***** Material to process *****

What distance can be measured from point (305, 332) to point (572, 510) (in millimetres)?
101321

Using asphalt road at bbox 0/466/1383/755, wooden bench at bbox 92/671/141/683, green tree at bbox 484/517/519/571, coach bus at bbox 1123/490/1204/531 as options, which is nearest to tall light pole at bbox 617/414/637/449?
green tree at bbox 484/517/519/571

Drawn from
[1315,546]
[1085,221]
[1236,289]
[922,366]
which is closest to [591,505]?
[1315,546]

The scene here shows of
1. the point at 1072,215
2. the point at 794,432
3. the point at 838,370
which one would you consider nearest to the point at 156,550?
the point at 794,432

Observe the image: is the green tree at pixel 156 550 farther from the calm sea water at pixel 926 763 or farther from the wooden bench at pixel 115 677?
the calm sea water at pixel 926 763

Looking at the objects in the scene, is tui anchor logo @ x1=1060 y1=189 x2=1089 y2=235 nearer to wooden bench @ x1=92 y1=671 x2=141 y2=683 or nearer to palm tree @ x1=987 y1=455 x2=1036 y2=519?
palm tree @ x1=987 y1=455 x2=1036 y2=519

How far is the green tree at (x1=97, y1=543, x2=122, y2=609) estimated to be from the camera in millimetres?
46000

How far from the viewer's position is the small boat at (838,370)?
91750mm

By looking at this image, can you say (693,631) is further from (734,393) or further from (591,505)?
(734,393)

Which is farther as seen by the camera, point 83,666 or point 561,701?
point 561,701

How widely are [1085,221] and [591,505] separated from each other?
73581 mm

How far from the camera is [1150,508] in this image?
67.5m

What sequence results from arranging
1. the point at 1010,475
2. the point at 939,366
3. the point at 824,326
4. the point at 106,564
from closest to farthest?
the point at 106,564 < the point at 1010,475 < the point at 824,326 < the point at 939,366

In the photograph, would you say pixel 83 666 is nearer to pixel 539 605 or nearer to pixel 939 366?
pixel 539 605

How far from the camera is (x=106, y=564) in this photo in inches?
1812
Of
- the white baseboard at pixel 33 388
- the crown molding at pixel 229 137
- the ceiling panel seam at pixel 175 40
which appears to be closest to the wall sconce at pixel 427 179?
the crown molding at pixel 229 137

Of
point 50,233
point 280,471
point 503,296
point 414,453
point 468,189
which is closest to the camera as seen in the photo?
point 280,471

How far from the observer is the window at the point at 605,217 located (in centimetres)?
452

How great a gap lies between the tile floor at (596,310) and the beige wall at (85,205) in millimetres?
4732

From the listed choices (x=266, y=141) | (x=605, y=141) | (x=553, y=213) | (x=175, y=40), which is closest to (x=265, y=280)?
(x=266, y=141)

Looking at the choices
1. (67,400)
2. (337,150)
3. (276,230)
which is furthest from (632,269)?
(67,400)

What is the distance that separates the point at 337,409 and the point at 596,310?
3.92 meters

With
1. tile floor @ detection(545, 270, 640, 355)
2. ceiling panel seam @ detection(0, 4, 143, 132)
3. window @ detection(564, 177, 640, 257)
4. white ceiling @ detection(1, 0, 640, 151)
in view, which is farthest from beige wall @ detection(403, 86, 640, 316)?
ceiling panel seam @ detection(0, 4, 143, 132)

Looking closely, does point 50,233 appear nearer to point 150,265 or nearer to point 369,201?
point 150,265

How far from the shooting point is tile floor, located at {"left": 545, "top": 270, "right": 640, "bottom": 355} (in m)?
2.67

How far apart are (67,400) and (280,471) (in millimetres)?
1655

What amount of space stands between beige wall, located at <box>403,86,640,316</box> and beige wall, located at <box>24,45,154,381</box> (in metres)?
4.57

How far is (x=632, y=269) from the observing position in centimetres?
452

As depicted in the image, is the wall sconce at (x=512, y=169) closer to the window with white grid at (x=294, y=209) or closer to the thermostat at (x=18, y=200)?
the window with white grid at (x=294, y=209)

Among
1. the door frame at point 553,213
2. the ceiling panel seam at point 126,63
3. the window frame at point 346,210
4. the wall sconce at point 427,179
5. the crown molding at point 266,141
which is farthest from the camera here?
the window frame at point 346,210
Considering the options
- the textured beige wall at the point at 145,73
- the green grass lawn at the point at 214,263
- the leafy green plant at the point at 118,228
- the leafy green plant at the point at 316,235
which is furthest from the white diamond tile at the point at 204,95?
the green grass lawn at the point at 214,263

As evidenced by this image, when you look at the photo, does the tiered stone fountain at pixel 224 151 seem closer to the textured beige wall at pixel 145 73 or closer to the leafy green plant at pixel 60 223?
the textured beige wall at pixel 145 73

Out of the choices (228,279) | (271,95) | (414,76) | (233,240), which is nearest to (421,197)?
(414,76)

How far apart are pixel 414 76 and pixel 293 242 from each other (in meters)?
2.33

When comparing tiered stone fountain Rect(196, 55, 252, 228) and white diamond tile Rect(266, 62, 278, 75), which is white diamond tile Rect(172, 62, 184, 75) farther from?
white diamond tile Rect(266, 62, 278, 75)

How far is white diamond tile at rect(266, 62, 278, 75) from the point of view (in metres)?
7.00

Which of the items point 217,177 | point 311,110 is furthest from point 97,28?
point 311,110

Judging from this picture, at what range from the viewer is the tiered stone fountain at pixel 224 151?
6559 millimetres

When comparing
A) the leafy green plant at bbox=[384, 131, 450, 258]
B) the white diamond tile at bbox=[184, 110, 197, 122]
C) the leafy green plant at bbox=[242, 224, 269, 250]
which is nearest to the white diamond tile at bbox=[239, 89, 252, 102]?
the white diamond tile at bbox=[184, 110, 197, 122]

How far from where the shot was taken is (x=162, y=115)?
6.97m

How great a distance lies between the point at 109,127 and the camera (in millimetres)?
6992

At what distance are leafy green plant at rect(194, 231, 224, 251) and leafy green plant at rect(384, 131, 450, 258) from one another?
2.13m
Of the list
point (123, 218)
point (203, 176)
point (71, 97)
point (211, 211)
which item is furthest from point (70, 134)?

*****
***** Material to process *****

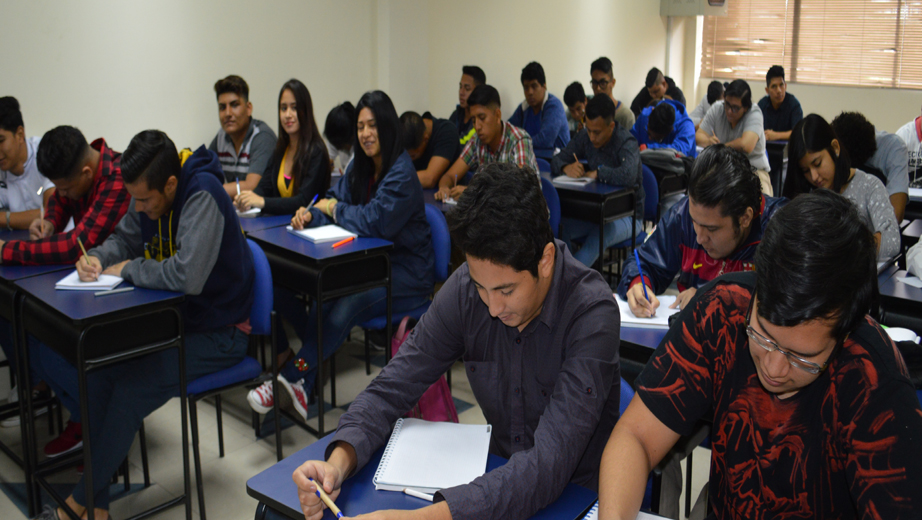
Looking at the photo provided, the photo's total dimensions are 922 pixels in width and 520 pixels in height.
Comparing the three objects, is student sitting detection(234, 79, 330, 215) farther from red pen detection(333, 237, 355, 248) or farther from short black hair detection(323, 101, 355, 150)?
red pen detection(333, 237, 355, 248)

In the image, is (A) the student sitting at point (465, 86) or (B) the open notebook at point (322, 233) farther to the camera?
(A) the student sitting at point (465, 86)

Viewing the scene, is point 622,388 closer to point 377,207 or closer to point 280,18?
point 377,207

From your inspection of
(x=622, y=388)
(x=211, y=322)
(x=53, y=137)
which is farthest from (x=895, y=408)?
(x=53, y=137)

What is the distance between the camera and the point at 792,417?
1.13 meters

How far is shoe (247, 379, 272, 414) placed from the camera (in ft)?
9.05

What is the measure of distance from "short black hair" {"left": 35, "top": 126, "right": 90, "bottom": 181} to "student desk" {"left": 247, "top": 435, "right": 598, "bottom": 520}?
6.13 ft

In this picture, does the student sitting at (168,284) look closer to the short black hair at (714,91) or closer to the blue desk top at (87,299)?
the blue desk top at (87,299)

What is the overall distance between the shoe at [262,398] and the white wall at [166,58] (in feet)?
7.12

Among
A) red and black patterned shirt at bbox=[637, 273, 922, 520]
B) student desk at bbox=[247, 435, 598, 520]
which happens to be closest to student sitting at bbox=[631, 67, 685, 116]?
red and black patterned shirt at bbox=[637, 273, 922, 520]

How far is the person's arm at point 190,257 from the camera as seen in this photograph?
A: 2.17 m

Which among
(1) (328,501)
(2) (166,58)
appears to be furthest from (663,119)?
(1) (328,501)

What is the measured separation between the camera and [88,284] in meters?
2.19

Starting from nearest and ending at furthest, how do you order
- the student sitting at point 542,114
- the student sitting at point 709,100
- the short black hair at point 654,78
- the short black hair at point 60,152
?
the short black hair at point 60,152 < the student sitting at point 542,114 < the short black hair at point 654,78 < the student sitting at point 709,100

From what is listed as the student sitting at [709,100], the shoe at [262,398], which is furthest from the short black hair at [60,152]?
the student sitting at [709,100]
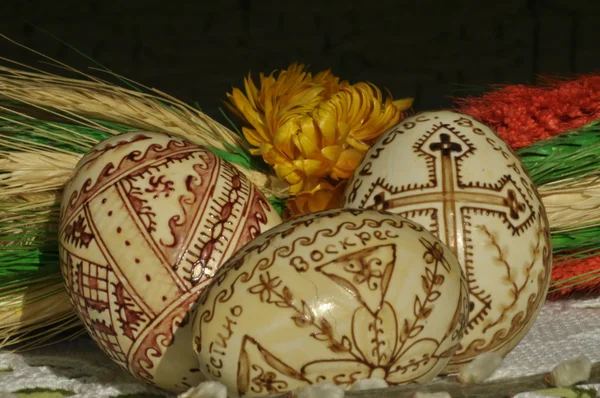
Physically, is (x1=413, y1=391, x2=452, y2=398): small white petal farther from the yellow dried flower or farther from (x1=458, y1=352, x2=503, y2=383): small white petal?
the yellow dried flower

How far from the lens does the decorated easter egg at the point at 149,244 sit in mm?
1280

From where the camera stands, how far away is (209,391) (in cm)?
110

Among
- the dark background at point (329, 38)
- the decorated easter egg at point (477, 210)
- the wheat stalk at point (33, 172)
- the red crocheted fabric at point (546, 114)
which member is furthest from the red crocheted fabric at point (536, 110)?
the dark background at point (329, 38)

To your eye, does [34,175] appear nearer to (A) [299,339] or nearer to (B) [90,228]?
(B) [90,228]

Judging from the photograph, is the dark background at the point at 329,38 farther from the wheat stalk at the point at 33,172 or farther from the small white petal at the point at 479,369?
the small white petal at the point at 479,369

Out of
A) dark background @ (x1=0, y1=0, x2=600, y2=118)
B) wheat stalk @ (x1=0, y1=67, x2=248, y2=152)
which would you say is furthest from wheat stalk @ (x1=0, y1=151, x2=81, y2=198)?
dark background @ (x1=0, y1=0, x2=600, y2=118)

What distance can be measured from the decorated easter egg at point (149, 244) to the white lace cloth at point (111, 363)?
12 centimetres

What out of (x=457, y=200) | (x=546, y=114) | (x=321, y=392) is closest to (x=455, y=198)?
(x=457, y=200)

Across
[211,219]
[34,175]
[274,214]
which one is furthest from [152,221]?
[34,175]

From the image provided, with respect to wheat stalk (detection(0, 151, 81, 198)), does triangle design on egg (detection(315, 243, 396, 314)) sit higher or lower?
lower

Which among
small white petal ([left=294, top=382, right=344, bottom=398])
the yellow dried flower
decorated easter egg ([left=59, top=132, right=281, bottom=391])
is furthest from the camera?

*****

Reproduce the records starting with the line containing "Looking at the choices" and going on through the line containing "3.92 meters", both ends included.

Looking at the choices
1. (67,400)
2. (337,150)
3. (276,230)
which is furthest from (632,269)?
(67,400)

What is the distance that separates the point at 337,409 and the point at 596,310?
3.92 meters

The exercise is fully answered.